I spent a lot of time thinking the last few days... those of you closest to me know why I may have been doing so much thinking. But, in the time I have spent thinking the last few days I was reminded of the lyrics to the song Unstoppable God.
Let Your glory go on and on
In Your name they shall be done
Nothing shall be impossible
Your kingdom reigns unstoppable
We'll shout Your praise forevermore
Jesus our God unstoppable"
I love the reminder of this... the God I serve, the God I believe in, the God who is the God of any person in the world (anyone... no matter what culture or background you come from) who choses to accept Him, is a God who does impossible things. A God who is in control no matter what crazy things are happening in life. It doesn't matter what chaos is happening God is still in control. There is nothing happening in this life that He is not already aware of... and while I might feel like things are out of control... and things are spinning in a thousand different directions He is way way bigger than all of that. Nothing shall be impossible for Him.
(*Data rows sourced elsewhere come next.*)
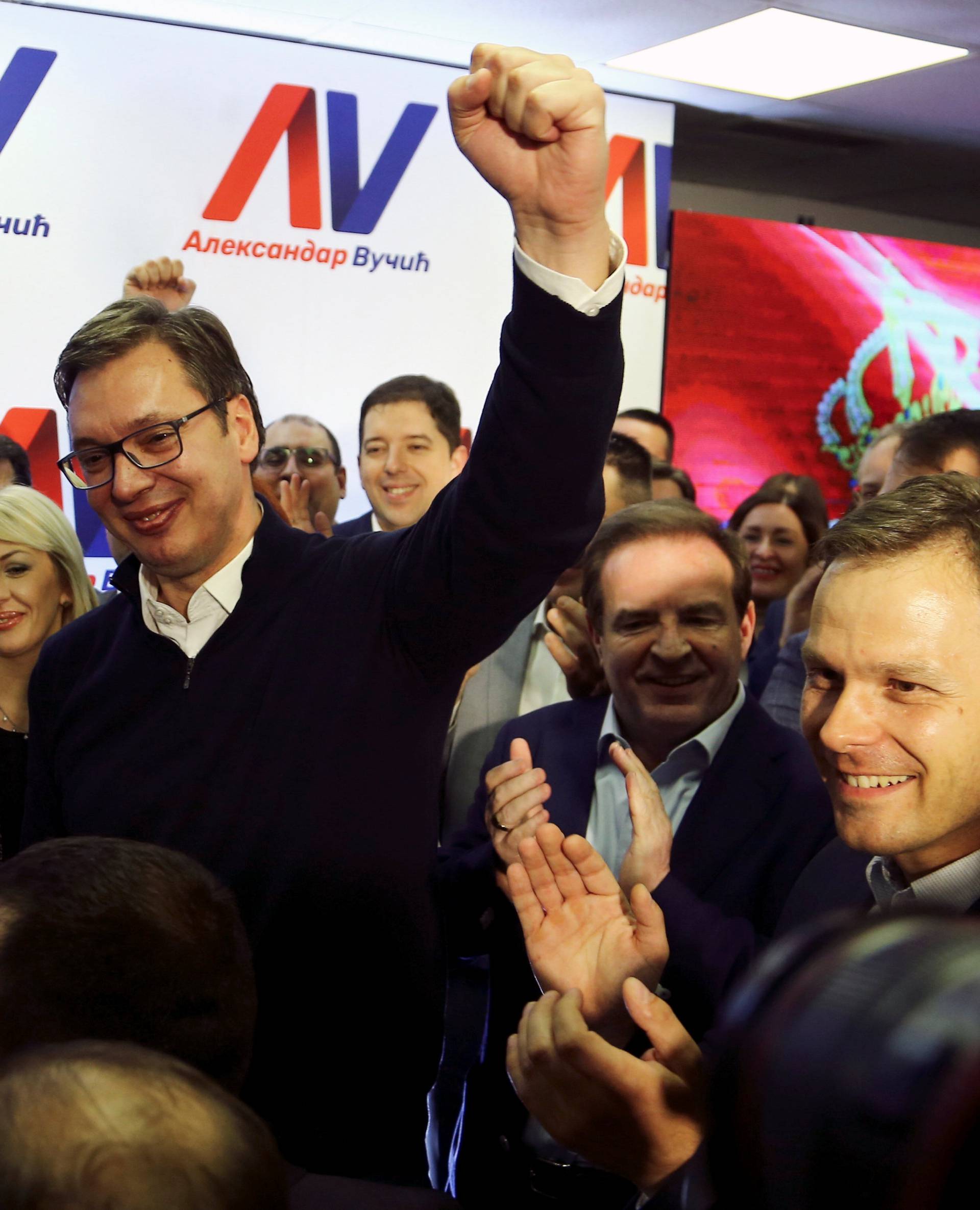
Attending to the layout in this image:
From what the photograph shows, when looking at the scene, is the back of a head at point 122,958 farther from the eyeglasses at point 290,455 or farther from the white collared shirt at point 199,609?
the eyeglasses at point 290,455

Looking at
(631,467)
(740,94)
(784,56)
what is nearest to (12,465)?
(631,467)

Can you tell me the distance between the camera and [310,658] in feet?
4.75

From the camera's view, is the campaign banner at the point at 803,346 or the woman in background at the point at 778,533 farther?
the campaign banner at the point at 803,346

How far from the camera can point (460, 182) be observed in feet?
17.1

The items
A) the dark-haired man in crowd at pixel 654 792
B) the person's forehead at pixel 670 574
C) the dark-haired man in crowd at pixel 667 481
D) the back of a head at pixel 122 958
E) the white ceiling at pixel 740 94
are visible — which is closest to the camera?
the back of a head at pixel 122 958

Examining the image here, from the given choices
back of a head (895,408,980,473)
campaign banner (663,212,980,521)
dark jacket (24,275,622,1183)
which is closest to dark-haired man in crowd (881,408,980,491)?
back of a head (895,408,980,473)

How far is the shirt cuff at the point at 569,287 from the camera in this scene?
110cm

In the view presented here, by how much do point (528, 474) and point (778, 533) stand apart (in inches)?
127

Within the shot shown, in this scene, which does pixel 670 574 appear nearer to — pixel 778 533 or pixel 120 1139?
pixel 120 1139

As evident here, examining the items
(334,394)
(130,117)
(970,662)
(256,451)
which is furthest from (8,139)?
(970,662)

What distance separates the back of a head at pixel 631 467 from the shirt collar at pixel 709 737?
4.06ft

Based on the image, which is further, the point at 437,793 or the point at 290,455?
the point at 290,455

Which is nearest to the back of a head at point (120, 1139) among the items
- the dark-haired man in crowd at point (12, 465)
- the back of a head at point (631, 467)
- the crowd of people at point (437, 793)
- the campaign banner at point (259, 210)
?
the crowd of people at point (437, 793)

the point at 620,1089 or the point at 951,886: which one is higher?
the point at 951,886
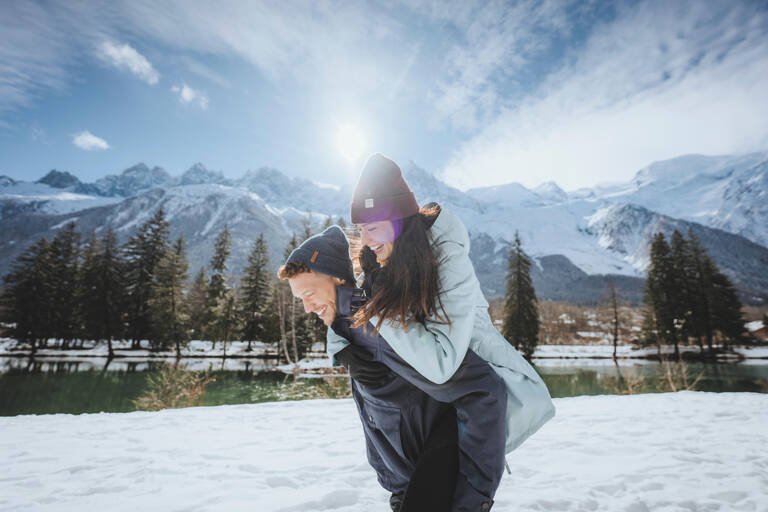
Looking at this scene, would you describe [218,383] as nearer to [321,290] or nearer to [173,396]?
[173,396]

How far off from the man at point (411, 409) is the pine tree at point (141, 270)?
36.2m

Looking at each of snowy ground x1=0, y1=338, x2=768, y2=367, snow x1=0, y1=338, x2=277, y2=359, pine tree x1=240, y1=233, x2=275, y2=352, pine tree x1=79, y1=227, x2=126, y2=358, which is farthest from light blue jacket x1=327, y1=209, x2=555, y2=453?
pine tree x1=79, y1=227, x2=126, y2=358

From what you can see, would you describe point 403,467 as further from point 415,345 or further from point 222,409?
point 222,409

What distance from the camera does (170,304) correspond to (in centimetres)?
2739

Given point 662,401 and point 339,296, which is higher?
point 339,296

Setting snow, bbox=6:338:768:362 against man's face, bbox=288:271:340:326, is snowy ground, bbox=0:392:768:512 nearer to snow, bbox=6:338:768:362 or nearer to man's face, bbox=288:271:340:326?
man's face, bbox=288:271:340:326

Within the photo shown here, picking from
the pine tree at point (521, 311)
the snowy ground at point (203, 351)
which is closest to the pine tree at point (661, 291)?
the snowy ground at point (203, 351)

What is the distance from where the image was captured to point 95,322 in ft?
104

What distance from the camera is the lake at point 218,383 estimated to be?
1364 cm

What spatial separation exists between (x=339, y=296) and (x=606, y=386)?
2060 cm

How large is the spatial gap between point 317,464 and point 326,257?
127 inches

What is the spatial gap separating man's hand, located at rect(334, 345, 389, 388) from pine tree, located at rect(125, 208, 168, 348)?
120 feet

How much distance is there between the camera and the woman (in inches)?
50.4

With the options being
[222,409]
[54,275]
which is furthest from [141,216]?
[222,409]
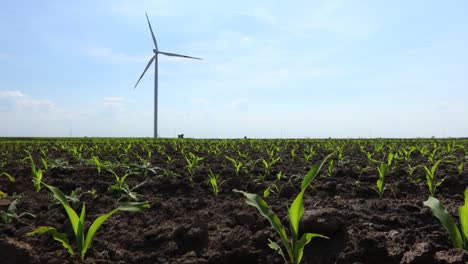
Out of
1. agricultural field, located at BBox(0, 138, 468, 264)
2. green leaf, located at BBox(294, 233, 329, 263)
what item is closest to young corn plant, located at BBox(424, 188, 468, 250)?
agricultural field, located at BBox(0, 138, 468, 264)

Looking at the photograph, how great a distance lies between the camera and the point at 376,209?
299 centimetres

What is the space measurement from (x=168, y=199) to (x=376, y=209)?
1.82m

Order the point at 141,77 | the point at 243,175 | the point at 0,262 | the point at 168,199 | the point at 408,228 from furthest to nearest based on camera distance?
the point at 141,77 < the point at 243,175 < the point at 168,199 < the point at 408,228 < the point at 0,262

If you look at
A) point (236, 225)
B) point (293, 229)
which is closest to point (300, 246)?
point (293, 229)

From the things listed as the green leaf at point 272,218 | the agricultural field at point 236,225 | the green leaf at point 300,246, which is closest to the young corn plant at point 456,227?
the agricultural field at point 236,225

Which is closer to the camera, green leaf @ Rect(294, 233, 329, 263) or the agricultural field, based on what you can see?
green leaf @ Rect(294, 233, 329, 263)

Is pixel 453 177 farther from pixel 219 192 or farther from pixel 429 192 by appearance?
pixel 219 192

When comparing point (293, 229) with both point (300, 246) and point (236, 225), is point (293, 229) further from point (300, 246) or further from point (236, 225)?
point (236, 225)

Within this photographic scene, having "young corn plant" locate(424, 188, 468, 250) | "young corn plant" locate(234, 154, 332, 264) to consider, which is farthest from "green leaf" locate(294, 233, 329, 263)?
"young corn plant" locate(424, 188, 468, 250)

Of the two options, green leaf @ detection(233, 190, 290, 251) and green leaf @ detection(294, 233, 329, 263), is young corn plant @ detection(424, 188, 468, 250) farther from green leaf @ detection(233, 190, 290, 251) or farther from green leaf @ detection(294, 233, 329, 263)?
green leaf @ detection(233, 190, 290, 251)

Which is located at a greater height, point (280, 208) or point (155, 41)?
point (155, 41)

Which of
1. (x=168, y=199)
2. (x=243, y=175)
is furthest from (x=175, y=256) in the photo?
(x=243, y=175)

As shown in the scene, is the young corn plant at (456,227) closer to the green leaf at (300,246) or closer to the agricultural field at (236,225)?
the agricultural field at (236,225)

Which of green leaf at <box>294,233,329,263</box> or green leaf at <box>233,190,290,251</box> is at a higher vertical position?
green leaf at <box>233,190,290,251</box>
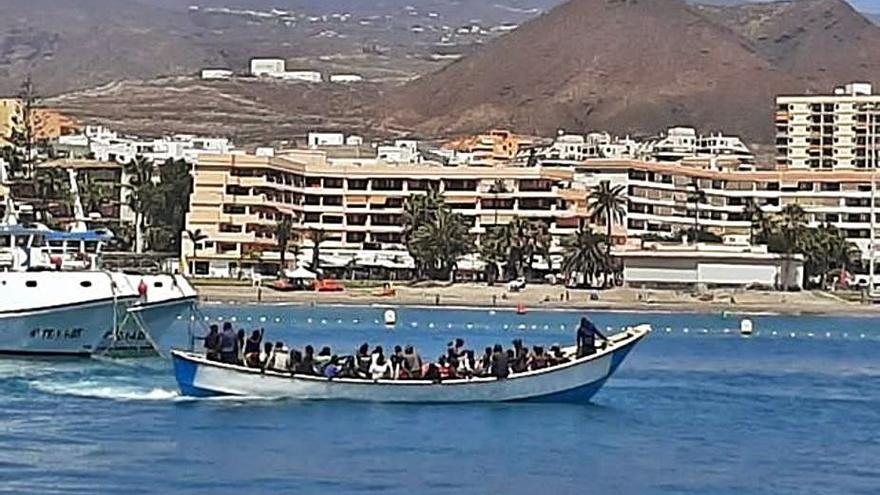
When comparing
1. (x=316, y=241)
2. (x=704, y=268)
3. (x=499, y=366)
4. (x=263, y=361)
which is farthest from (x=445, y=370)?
(x=316, y=241)

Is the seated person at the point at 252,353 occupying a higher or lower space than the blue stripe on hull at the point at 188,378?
higher

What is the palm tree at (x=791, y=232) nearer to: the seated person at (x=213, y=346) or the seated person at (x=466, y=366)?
the seated person at (x=466, y=366)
Things that just seem so out of my control and so just impossible to me are not for Him, and what is amazing is that I am a child of this Unstoppable God and He says that as a child of His I also have amazing power.... His power through me. I know that whatever happens in this life is to further His kingdom because His kingdom is Unstoppable... and He has a plan for me so much bigger than I could ever even imagine. If I shout His praises and spread His love in everything I do then I am doing what I was created for.
And really, all that matters is Him... all that matters is that His love is made known to every person on this planet... It is so easy to get just lost in the junk that is this sinful fallen world. I know I need a reminder often that He is so much bigger than all of that, and He has such an amazing plan... I can't wait to see it unfold. The good... the bad... all of it... makes the journey beautiful.